**STATED GOAL**
In the forum thread about sauna rocks, reproduce word for word the passage starting at "IDK if I would" and ending at "for any input!!!".

**DOCUMENT**
▼

# Sauna Rocks?



## shannon1233 (Feb 24, 2013)

Hi everyone, I've been reading your site and admiring the pics for months, but a little shy, so waited until now to ask a question. We have not used our Sauna in 10 years, so I wanted to use the fist sized, whitish/grey rocks in my aquarium. Unfortunately I don't know what kind of rocks they are. In researching sauna rocks I found balsic are the most common sold with the sauna kits. I'm just not sure if that's what they are. How would I prep them for my 70 gallon Cichlid tank? Thanks soooo much!


----------



## DJRansome (Oct 29, 2005)

Do you mean basalt? That would be fine...especially if they are the rounded ones shaped like river rock.

When they were used...what do you put on them...just plain water? If so the only contaminant is likely to be calcium build-up from hard water which would be fine for fish liking a high pH. I would just scrub in hot water.


----------



## shannon1233 (Feb 24, 2013)

Tks for the reply. That's the problem, I don't know if they're basalt or what. The sauna was built before we bought the house. When we last used the sauna ( 10 yrs ago), we used Euculyplis Oil in the water we'd pour on the rocks. Yes, they're rounded ones shaped like river rock, but some seem very pourous. Wish I had a way to post a pic, but I don't. What if I boiled them for a couple of hours then let them cool before using? I've got over 30 Cichlids, so I sure don't want to poison my tank


----------



## DJRansome (Oct 29, 2005)

IDK if I would use them if they are porous and had eucalyptus oil on them. Rocks are cheap...may as well get fresh ones.


----------



## shannon1233 (Feb 24, 2013)

Okay Tks again! I'll take another look at them, the first few were not porous, then some in the middle were sigh! I just loved the shape and there's over 50 of them, so I thought I could build some great caves. Uggg, just reading other threads about using bleach. Tks again for any input!!!


----------

▲

[Excerpts from a spatial dataset]

▼

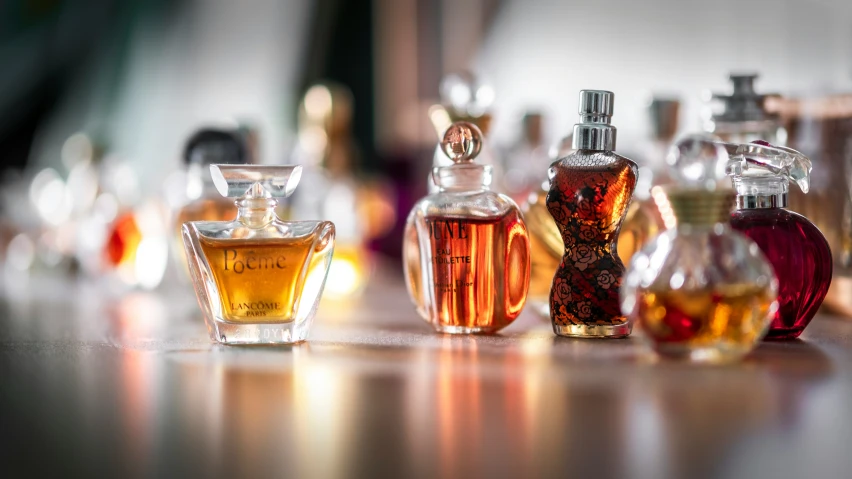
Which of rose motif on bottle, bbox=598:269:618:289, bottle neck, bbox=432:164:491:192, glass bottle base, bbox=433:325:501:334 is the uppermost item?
bottle neck, bbox=432:164:491:192

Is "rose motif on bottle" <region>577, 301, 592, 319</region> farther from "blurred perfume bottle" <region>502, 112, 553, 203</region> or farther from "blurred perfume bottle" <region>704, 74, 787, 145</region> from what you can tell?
"blurred perfume bottle" <region>502, 112, 553, 203</region>

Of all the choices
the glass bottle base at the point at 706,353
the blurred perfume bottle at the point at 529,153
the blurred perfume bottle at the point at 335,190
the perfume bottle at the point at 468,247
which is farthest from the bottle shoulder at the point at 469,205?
the blurred perfume bottle at the point at 335,190

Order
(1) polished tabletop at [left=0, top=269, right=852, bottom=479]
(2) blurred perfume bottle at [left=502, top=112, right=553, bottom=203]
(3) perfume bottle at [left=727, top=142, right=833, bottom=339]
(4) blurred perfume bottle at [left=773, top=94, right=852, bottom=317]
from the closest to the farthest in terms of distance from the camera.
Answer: (1) polished tabletop at [left=0, top=269, right=852, bottom=479] → (3) perfume bottle at [left=727, top=142, right=833, bottom=339] → (4) blurred perfume bottle at [left=773, top=94, right=852, bottom=317] → (2) blurred perfume bottle at [left=502, top=112, right=553, bottom=203]

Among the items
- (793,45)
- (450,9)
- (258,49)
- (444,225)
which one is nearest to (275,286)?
(444,225)

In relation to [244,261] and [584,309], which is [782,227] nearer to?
[584,309]

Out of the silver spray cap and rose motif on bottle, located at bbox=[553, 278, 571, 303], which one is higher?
the silver spray cap

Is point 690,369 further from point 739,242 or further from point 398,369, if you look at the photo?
point 398,369

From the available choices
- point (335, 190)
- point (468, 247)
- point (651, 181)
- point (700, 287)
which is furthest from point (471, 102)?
point (700, 287)

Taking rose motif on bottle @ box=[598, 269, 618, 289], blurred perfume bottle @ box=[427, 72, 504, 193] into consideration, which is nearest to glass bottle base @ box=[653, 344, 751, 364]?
rose motif on bottle @ box=[598, 269, 618, 289]

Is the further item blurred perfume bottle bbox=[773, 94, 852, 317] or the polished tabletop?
blurred perfume bottle bbox=[773, 94, 852, 317]
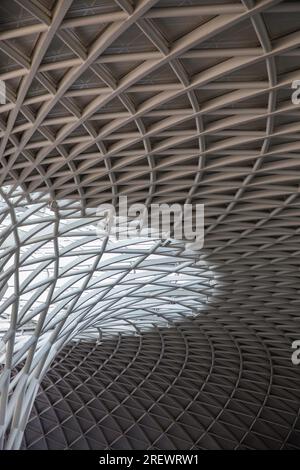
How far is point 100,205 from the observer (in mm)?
32781

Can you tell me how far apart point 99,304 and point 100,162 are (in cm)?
2189

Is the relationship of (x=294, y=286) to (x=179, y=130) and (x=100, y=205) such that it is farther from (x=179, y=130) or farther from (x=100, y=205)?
(x=179, y=130)

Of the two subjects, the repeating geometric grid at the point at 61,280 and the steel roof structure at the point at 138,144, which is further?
the repeating geometric grid at the point at 61,280


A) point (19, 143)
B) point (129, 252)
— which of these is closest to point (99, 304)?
point (129, 252)

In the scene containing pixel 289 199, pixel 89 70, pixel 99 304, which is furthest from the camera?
pixel 99 304

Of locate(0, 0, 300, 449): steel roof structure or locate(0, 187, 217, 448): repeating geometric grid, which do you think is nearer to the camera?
locate(0, 0, 300, 449): steel roof structure

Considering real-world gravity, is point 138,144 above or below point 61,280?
above

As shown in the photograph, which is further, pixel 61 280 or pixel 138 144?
pixel 61 280

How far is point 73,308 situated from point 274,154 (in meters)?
23.0

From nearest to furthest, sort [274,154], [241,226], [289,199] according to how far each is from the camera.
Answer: [274,154]
[289,199]
[241,226]

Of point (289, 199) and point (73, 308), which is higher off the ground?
point (289, 199)
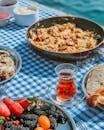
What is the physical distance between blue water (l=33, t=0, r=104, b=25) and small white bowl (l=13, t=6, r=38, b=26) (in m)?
2.39

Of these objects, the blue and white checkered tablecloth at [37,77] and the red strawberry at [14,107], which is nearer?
the red strawberry at [14,107]

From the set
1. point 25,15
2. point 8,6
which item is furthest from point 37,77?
Answer: point 8,6

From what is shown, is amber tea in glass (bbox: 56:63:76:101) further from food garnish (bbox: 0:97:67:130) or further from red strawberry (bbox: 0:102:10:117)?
red strawberry (bbox: 0:102:10:117)

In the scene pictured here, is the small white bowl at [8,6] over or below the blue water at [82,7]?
over

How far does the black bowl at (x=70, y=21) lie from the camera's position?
6.60ft

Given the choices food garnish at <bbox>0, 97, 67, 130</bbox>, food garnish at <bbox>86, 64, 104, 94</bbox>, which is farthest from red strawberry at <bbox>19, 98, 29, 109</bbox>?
food garnish at <bbox>86, 64, 104, 94</bbox>

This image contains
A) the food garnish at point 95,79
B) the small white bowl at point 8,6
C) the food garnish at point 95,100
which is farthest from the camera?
the small white bowl at point 8,6

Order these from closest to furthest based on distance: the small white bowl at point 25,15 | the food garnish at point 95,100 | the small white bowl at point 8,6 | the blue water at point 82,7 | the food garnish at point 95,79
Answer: the food garnish at point 95,100, the food garnish at point 95,79, the small white bowl at point 25,15, the small white bowl at point 8,6, the blue water at point 82,7

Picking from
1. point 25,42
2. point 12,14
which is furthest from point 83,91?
point 12,14

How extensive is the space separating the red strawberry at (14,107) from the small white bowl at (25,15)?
101cm

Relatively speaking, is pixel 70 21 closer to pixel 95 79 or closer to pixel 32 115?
pixel 95 79

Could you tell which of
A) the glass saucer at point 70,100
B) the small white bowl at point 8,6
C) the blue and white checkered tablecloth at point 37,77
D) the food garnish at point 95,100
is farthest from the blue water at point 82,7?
the food garnish at point 95,100

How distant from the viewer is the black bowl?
2.01m

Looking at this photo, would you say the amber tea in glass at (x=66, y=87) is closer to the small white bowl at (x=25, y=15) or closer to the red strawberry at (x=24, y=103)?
the red strawberry at (x=24, y=103)
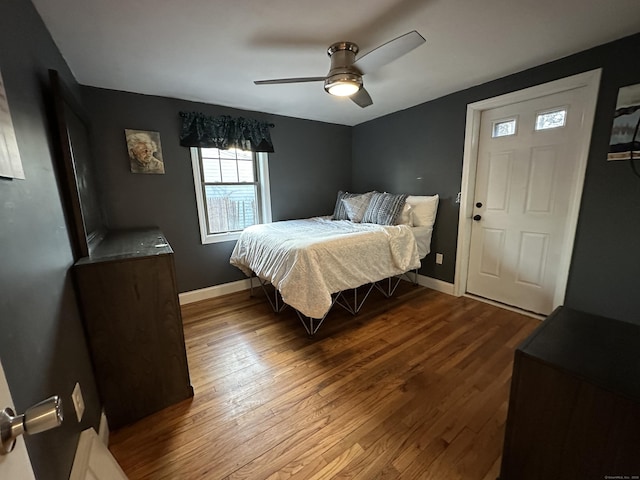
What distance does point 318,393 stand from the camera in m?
1.68

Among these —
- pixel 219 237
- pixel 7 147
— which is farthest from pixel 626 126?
pixel 219 237

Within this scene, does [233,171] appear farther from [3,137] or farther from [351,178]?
[3,137]

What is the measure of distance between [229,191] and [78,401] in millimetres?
2561

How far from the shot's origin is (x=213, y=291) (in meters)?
3.25

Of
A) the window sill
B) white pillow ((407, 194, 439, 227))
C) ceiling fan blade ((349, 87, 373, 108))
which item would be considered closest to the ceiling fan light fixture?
ceiling fan blade ((349, 87, 373, 108))

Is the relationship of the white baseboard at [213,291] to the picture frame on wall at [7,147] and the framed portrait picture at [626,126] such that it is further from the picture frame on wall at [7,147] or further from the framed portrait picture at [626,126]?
the framed portrait picture at [626,126]

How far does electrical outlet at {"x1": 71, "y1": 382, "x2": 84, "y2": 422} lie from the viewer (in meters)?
1.09

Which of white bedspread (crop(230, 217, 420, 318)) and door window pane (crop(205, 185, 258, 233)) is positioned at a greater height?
door window pane (crop(205, 185, 258, 233))

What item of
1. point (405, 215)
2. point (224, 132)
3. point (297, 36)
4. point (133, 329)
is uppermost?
point (297, 36)

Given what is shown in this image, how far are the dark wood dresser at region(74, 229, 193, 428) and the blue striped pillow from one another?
2.19m

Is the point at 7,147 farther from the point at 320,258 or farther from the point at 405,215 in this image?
the point at 405,215

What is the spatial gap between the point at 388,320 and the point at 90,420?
2.19 metres

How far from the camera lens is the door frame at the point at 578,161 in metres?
2.03

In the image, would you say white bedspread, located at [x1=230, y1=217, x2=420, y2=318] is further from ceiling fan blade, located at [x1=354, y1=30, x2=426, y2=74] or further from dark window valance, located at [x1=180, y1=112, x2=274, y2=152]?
ceiling fan blade, located at [x1=354, y1=30, x2=426, y2=74]
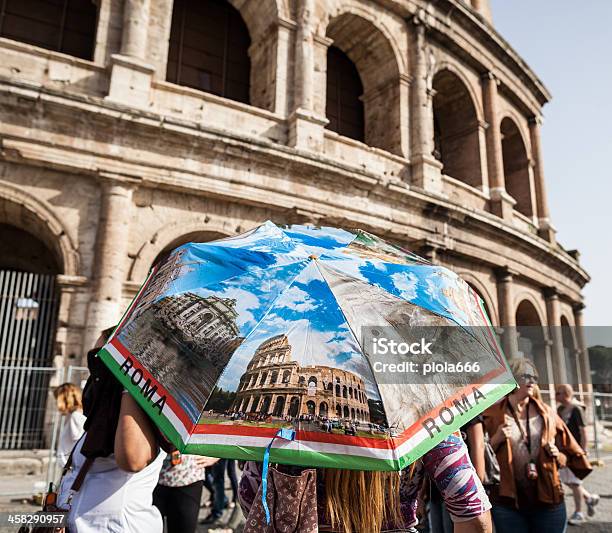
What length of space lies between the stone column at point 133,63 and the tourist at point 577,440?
739cm

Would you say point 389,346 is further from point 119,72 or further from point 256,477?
point 119,72

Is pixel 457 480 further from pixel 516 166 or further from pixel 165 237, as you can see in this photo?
pixel 516 166

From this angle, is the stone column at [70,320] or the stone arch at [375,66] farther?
the stone arch at [375,66]

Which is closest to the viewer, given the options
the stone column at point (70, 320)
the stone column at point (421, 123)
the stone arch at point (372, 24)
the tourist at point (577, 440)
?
the tourist at point (577, 440)

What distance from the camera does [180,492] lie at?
2926 millimetres

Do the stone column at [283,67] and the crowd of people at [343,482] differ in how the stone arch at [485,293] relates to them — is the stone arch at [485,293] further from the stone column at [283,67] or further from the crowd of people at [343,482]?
the crowd of people at [343,482]

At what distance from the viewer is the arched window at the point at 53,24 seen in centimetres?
857

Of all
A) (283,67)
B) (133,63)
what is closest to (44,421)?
(133,63)

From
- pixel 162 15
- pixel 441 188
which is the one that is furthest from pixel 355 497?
pixel 441 188

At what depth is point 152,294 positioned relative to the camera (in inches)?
59.9

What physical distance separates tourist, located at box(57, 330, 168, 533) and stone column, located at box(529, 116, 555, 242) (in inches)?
580

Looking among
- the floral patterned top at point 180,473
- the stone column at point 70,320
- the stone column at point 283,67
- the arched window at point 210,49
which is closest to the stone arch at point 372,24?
the stone column at point 283,67

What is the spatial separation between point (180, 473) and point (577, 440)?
4.55 meters

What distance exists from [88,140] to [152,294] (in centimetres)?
659
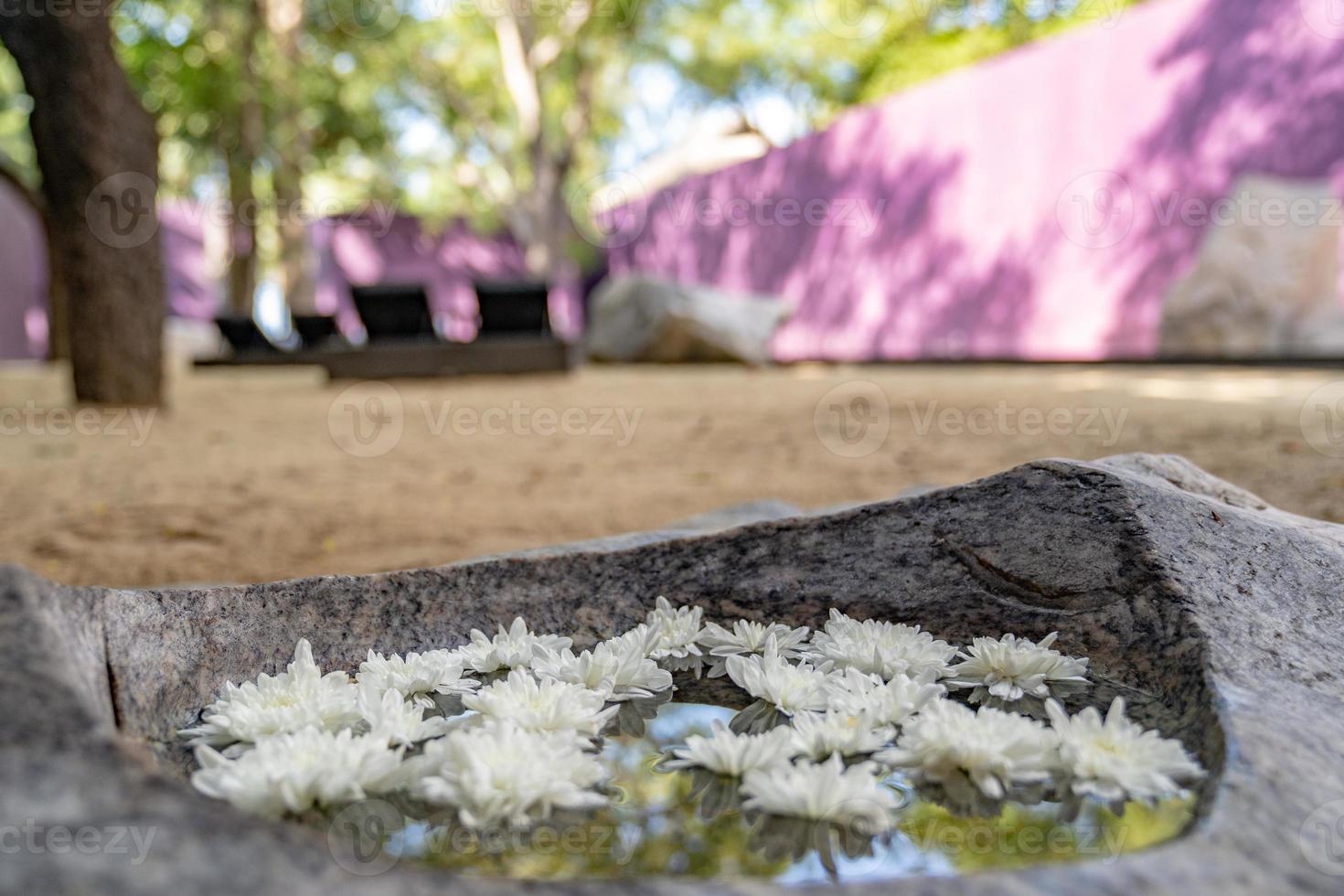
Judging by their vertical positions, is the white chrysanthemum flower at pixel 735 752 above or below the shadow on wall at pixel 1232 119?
below

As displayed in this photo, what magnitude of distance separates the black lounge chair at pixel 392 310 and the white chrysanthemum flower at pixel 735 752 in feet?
27.3

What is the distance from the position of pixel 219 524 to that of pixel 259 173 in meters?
12.5

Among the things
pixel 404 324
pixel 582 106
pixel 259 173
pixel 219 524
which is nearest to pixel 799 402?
pixel 219 524

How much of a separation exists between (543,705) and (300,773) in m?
0.24

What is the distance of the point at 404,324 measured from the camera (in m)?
8.98

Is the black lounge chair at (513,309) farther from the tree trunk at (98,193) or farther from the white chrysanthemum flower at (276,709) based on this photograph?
the white chrysanthemum flower at (276,709)

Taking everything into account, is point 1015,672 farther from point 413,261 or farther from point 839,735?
point 413,261

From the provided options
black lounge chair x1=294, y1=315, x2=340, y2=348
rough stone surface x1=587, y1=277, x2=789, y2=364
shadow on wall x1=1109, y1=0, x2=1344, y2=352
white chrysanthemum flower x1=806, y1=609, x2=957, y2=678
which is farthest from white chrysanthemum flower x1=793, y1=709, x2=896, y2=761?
black lounge chair x1=294, y1=315, x2=340, y2=348

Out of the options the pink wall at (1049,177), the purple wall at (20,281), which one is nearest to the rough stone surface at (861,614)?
the pink wall at (1049,177)

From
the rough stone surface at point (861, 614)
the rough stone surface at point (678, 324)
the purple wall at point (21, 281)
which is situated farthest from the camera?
the purple wall at point (21, 281)

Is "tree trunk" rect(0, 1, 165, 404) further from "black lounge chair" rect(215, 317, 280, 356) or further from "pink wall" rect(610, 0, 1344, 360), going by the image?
"pink wall" rect(610, 0, 1344, 360)

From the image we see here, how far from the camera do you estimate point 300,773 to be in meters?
0.83

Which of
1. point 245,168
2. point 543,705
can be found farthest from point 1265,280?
point 245,168

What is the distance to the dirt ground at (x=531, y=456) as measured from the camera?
2.95 meters
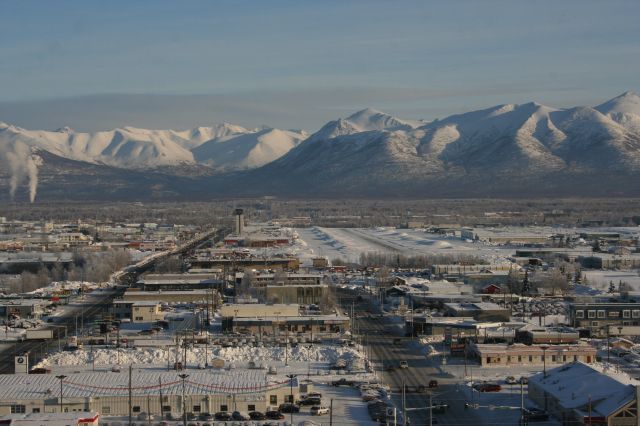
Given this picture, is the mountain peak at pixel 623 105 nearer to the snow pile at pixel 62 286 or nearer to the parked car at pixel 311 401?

▲

**COMPLETED TASK**
IDK if I would use them if they are porous and had eucalyptus oil on them. Rocks are cheap...may as well get fresh ones.


----------



## shannon1233 (Feb 24, 2013)

Okay Tks again! I'll take another look at them, the first few were not porous, then some in the middle were sigh! I just loved the shape and there's over 50 of them, so I thought I could build some great caves. Uggg, just reading other threads about using bleach. Tks again for any input!!!